Le silence que s’était imposé la Croix-Rouge internationale pendant la Seconde Guerre mondiale a été au centre de la polémique sur ce principe. Une organisation telle que Médecins sans frontières, en refusant de soumettre l’action de secours à la confidentialité, a conçu le témoignage sur le sort des victimes comme un moyen supplémentaire de protection.

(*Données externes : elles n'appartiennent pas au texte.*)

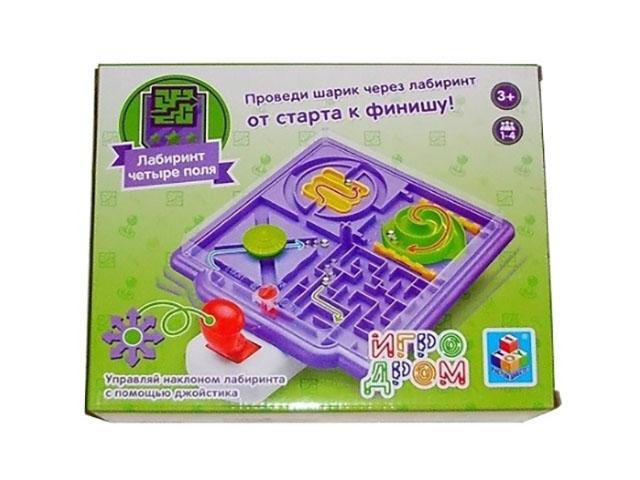 Настольная игра 1Toy Лабиринт Т10821
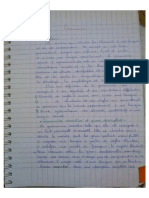 Grammaire Cours Complet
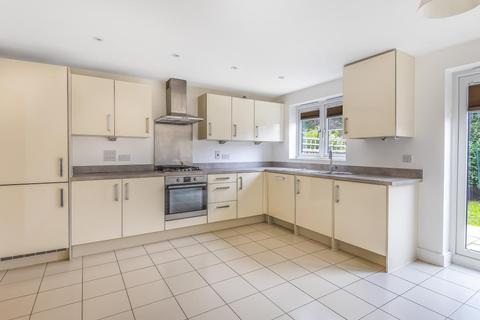 4 bedroom townhouse for sale - Wyeth Close,  Maidenhead,  SL6
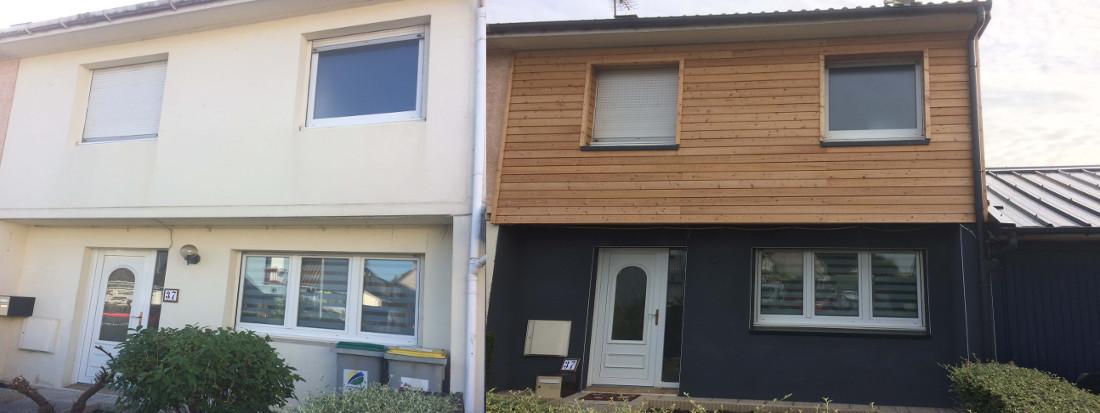 renovation-facade-logicobois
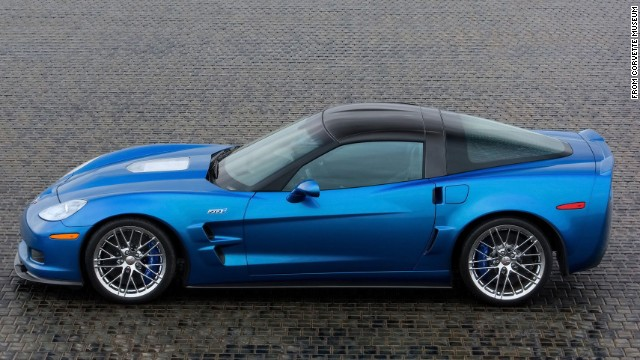 "BOSS! This 2009 ZR1 Blue Devil -- on loan from General Motors -- included body panels constructed out of lightweight carbon fiber. <a href='http://fastlane.gm.com/2014/02/19/look-back-at-two-significant-corvettes/' target='_blank'>GM says</a> it was designed to be the ""fastest production automobile that GM has ever built. Never in the history of GM has a production automobile been produced with a 638 HP and a top end speed in excess of 200 mph."""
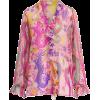 ETRO - Long sleeves shirts -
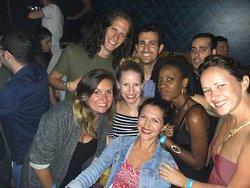 Haifa Pub Crawl
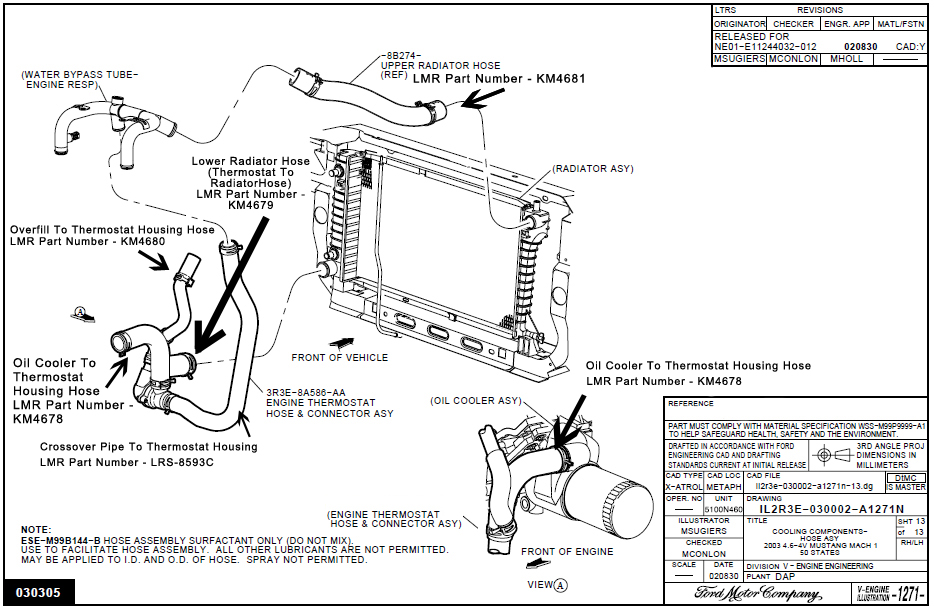 2003 mustang cobra wiring diagram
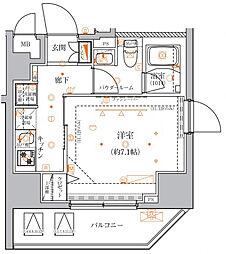 クレイシア入谷竜泉〜CRACIA IRIYA RYUSEN〜[10階]の間取り
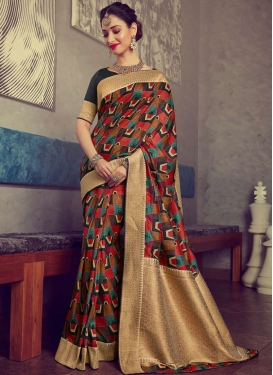 Tamannaah Bhatia Designer Traditional Saree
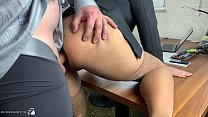 boss takes use of his hot secretary and give it...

L’action humanitaire contemporaine se réfère donc à un nombre plus limité de termes tels que l’humanité, l’indépendance, l’impartialité et la neutralité qui sont interprétés en lien avec leur efficacité opérationnelle. La neutralité ne représente plus aujourd’hui un dogme absolu de l’action humanitaire mais un moyen dont la valeur peut être remise en question dans certaines situations.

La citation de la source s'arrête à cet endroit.